| Exercise passage |
* * *
My desired gene size is nearly1000 bp. when I use pfu DNA polymerase and taq mastermix the PCR product size is 1000bp but when I use taq DNA polymerase (both Roche and Qiagen) it is 1500 bp.is there any reason for this result?
In brief, no there isn't any reasonable reason. A number of the things you describe should not be happening. Random false amplification should be shorter, not longer, because long sequences amplify less efficiently than short sequences. And the difference between Taq pol vs. Taq mastermix is just bizarre. I guess it could come down to a minor difference in reaction buffer composition, but this is definitely not normal.
I'm almost tempted to guess that a change in template is more likely. Were these done on different days with different starting materials? Also, perhaps some change, like a recombination or secondary structure happened to DNA that was stored for some time.
If you can actually reproduce this from fresh materials, rest assured that this is a very weird result, and there's nothing wrong with your understanding. In that case you'll just have to pick the conditions that work, and quit working with that particular Taq pol preparation.
* * *
| Assignment |
Copy out everything from "In brief, no" down to "for some time." in the PCR product size passage, word for word.

| Data for analysis |
* * *
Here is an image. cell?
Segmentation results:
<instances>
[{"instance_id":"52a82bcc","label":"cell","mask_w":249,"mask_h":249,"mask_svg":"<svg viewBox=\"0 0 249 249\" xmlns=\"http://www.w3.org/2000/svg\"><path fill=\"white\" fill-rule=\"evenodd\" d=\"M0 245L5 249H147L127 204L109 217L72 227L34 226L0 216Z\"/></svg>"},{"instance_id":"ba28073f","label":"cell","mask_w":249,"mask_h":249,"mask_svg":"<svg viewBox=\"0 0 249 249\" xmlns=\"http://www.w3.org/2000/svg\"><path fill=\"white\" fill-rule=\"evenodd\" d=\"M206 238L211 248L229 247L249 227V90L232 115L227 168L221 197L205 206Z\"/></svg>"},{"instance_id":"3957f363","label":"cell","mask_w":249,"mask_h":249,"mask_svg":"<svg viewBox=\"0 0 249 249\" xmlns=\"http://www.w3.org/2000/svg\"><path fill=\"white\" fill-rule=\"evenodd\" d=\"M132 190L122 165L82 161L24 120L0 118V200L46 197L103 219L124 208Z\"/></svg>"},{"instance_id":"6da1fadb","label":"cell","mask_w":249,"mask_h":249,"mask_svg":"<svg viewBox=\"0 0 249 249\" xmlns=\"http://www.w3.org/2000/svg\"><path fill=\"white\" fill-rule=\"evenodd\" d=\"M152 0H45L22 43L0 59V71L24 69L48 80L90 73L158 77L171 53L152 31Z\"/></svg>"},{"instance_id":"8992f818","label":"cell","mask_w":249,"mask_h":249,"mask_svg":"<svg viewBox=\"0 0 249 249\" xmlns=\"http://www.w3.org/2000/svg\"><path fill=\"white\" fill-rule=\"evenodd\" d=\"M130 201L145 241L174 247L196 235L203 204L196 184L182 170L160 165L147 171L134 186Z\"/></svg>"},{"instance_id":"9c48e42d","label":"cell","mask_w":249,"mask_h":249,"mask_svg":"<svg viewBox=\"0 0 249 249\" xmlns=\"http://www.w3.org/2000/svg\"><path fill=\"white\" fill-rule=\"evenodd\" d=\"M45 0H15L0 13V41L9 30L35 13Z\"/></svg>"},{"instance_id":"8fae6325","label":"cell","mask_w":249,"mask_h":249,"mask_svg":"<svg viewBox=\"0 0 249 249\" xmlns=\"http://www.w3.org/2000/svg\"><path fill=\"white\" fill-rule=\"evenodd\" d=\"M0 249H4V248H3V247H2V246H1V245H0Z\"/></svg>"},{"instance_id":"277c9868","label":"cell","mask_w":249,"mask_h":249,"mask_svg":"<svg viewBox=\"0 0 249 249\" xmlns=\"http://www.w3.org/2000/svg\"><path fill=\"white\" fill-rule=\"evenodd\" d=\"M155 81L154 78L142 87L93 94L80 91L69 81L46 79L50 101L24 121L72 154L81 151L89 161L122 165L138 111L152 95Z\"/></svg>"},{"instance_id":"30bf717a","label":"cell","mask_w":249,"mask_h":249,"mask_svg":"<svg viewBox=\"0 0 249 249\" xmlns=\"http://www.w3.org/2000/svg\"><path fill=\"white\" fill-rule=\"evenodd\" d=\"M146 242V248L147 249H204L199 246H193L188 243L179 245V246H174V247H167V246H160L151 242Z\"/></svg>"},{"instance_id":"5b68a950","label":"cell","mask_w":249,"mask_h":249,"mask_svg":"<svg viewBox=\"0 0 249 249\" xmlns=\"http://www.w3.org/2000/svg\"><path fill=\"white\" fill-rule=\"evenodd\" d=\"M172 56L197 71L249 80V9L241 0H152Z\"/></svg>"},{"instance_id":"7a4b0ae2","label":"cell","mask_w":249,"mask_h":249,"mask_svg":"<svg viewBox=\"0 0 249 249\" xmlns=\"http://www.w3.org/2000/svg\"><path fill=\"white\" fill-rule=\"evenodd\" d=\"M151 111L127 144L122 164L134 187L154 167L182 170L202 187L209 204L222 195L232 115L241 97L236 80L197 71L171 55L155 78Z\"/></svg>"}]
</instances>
* * *
| Solution to this task |
In brief, no there isn't any reasonable reason. A number of the things you describe should not be happening. Random false amplification should be shorter, not longer, because long sequences amplify less efficiently than short sequences. And the difference between Taq pol vs. Taq mastermix is just bizarre. I guess it could come down to a minor difference in reaction buffer composition, but this is definitely not normal.
I'm almost tempted to guess that a change in template is more likely. Were these done on different days with different starting materials? Also, perhaps some change, like a recombination or secondary structure happened to DNA that was stored for some time.